Из письма Эмми Хеннигс Хуго Баллю (1917)

…Во сколько тебе обходится еда, дорогой? И покупаешь ли ты сейчас что-нибудь кроме [груш]? Пусть всё будет хорошо, искренне желаю тебе этого. Прости за этот отвратительный клочок бумаги. В следующий раз ты получишь аккуратное письмецо. Храни тебя Бог!

твоя Эмми, морской конек

Того же, кто виртуозно освоил это пространство, Хуго Балль встречает в начале 1910-х годов в Мюнхене: это студент-медик Рихард Хюльзенбек, сын фармацевта. Хюльзенбек и хотел бы стать поэтом, но с трудом нащупывает достойную тему. То, что Балль воспринимает как освобождение – «анти-идеал» зарождающегося экспрессионизма не должен иметь объекта, – для Хюльзенбека становится проблемой. «Мое развитие должно подстегиваться честолюбием. Я хочу возвыситься», – записывает он в дневнике[29], но это честолюбие перегревается из-за отсутствия объекта. Хюльзенбеку повезло, что он смог вырваться из своей социальной среды, избежав особенно драматичных столкновений с родителями. Однако на такой расчищенной вершине настоящее любому может вскружить голову: «Сегодня социалист – завтра эгоист, сегодня католик – завтра анархист». «Боже мой, оно воет, вздыхает, ревет и погружается в пучину моих мнений, так что я могу попросту оглохнуть, потерять слух для более тонких материй, выронить сосуд души, поэзию»[30], – пишет Хюльзенбек в дневнике. И хотя он знает, что поэзия в таких обстоятельствах порождает скорее штампы и речевые клише, честолюбие всё же подстегивает его пробовать свои силы в словесности. Стихотворение «Молитва», его первая публикация, начинается так: «Наполни мою душу безмолвным ви́дением / освети пути мои, / Ты, Ты даешь слезам / силу и благословляешь боль»[31].

Своим кубистическим костюмом Хуго Балль установил эталон экстравагантной непрактичной одежды, на который движение дадаистов будет равняться и впредь. Когда позже Хюльзенбек будет продвигать дадаизм в Берлине, а вопрос силы поступка и автономии индивида в связи с подавлением Ноябрьской революции приобретет политическую остроту, коллекция личной униформы диктаторов пополнится еще одним экспонатом.
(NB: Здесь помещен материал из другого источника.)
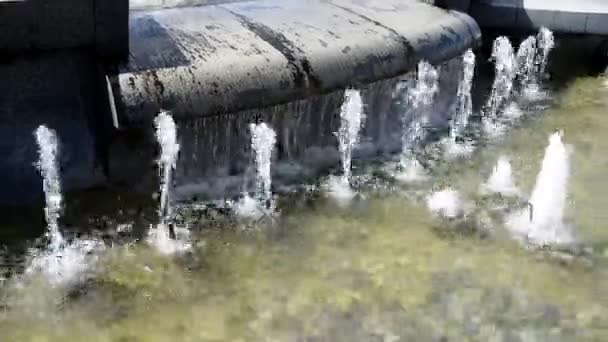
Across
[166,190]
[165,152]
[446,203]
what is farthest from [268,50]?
[446,203]

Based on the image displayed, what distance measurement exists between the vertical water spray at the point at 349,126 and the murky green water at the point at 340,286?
440mm

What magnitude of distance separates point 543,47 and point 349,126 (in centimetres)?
241

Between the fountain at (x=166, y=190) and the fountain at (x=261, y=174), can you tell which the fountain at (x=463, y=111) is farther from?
the fountain at (x=166, y=190)

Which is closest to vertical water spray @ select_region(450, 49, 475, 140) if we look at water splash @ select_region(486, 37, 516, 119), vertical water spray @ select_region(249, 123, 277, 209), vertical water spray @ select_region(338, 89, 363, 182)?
water splash @ select_region(486, 37, 516, 119)

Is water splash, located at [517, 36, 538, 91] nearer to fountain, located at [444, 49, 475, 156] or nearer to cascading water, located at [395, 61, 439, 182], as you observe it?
fountain, located at [444, 49, 475, 156]

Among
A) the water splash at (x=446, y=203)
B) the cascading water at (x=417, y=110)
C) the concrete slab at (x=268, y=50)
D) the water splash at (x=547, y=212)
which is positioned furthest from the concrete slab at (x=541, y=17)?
the water splash at (x=446, y=203)

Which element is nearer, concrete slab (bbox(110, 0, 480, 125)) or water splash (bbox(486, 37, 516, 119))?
concrete slab (bbox(110, 0, 480, 125))

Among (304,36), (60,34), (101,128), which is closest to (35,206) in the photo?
(101,128)

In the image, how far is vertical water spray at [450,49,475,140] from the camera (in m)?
5.41

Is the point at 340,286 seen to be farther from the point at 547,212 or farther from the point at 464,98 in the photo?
the point at 464,98

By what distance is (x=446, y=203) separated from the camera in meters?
4.30

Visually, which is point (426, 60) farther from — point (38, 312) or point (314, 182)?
point (38, 312)

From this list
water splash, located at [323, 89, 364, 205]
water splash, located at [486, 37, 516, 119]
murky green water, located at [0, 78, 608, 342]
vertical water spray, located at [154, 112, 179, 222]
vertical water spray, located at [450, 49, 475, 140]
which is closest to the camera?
murky green water, located at [0, 78, 608, 342]

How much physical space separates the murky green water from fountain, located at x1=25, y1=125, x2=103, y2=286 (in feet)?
0.25
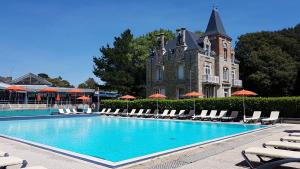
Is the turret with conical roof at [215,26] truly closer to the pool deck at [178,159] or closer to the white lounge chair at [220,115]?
the white lounge chair at [220,115]

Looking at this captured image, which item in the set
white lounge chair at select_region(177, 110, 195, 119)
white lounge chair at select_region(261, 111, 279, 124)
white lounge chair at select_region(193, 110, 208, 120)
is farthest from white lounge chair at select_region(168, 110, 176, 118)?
white lounge chair at select_region(261, 111, 279, 124)

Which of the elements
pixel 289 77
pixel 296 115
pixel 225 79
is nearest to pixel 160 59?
pixel 225 79

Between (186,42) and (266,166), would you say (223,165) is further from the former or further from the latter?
(186,42)

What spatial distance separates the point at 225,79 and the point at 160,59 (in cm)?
900

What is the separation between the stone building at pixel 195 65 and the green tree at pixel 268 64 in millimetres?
3204

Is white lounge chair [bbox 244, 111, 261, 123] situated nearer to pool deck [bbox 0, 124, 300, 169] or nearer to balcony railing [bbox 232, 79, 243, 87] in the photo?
pool deck [bbox 0, 124, 300, 169]

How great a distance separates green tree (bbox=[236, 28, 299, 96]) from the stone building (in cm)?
320

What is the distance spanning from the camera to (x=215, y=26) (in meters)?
39.8

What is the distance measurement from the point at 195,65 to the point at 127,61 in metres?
13.8

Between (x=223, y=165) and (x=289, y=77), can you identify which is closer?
(x=223, y=165)

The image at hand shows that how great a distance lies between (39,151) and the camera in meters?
9.89

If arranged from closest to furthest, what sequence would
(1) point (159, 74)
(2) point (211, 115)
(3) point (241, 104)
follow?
1. (3) point (241, 104)
2. (2) point (211, 115)
3. (1) point (159, 74)

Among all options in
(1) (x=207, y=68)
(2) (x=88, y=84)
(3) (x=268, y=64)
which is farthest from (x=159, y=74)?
(2) (x=88, y=84)

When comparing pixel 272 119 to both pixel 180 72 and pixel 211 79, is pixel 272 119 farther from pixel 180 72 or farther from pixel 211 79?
pixel 180 72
Им станет иносказательный освободительный лозунг «У каждого свой футбол», со всеми вытекающими отсюда трагикомическими последствиями. Проиллюстрировал его Виланд Херцфельде в период создания в 1919 году вместе с художником Георгом Гроссом и своим братом Джоном Хартфильдом политически-активистского издательства Malik.